TAGS :Viewed: 15 - Published at: a few seconds ago

[ Test and train datatasets with prediction models and TunePareto package ]

I'm trying to chose the best prediction/classification model for a concrete problem. The methodology I've been asked to follow is this:

  • Separate the data into test and training.
  • Run a concrete model with the training data and evaluate it with 10-fold cross-validation to get best parameters for that model (evaluating the error given).
  • Repeat with other models until I have the best configuration for each of the chosen classification models.
  • Finally, I have to re-run each model with their best set of parameters, where the data to train is "trainingdata" and the error given as result might come from "testdata" (please note that test data hasn't been used until now, to avoid distorsion on final comparison).

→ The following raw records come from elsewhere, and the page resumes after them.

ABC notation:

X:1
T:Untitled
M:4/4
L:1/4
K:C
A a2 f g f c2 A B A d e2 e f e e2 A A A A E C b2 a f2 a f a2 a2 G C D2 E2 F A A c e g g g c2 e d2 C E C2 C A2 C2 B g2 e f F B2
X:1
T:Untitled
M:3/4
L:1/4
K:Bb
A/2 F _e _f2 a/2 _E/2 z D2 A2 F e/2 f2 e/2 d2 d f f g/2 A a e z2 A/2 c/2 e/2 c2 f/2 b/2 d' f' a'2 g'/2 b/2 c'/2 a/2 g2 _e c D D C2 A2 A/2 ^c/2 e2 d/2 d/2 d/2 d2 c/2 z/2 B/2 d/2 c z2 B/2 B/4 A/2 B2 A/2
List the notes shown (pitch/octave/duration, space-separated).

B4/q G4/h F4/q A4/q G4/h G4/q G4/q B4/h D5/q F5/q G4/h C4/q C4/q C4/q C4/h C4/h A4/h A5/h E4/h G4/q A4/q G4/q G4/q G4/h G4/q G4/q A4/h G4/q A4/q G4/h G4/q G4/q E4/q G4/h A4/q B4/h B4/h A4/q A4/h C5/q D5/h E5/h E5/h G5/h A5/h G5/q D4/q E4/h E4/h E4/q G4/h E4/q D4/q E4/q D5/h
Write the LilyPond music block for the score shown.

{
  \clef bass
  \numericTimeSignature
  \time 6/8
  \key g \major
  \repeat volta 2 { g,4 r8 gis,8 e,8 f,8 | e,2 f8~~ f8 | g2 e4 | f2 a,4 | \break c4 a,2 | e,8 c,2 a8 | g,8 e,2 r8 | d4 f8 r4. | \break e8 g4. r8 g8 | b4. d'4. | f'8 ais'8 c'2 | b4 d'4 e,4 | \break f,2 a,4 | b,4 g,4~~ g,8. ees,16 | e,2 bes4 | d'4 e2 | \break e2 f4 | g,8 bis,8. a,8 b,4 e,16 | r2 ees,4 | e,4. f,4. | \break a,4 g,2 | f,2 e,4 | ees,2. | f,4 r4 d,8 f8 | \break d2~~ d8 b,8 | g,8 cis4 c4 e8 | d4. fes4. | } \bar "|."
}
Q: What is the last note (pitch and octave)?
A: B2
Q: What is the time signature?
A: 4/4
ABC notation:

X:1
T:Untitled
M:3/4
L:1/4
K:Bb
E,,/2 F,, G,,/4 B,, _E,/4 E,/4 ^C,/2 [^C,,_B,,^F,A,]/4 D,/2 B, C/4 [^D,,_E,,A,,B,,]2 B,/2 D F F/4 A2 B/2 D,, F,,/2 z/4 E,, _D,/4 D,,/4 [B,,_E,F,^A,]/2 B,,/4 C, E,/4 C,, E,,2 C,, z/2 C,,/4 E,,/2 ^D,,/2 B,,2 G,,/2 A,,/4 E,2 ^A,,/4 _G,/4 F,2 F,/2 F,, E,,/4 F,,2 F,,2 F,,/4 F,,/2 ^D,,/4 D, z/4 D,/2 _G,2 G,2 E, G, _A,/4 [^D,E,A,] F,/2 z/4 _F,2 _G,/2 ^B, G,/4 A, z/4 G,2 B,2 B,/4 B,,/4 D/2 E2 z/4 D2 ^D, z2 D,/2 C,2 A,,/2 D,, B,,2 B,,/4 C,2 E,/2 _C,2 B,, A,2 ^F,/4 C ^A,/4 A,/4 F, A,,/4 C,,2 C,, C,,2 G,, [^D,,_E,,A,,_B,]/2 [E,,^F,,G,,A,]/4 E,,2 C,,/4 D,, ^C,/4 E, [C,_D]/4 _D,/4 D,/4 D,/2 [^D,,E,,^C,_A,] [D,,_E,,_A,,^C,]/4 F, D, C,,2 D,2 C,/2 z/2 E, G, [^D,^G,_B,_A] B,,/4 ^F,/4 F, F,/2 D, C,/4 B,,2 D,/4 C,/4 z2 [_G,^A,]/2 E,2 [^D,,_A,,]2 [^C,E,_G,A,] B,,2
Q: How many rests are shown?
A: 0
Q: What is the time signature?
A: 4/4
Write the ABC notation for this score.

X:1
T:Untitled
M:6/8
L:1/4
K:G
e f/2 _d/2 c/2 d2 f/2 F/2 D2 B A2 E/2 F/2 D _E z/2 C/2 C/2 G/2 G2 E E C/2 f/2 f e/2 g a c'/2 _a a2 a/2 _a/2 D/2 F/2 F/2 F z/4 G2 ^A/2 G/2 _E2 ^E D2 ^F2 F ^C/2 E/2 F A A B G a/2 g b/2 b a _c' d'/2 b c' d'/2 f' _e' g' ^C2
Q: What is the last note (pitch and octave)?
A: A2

I've been doing this using the package TunePareto, which has a nice and easy to run function to run some classification models (like Naive Byes or kNN) along with 10-fold CV on a dataframe. The problem arrives with the last task I mentioned: I don't know how to use a specific dataframe as test with TunePareto. Can anybody help me with this?

I've searched for some examples but found nothing. In case TunePareto doesn't allow this I would be glad of listening about alternatives.

Thanks !!!

Answer 1


From the documentation, the function tuneParetoClassifier seems to have a parameter testDataName where you provide your independent testing dataset. Here is the definition of the function:

tuneParetoClassifier(name, classifier, classifierParamNames = NULL, predefinedClassifierParams = NULL, predictor = NULL, predictorParamNames = NULL, predefinedPredictorParams = NULL, useFormula = FALSE, formulaName = "formula", trainDataName = "x", trainLabelName = "y", testDataName = "newdata", modelName = "object", requiredPackages = NULL)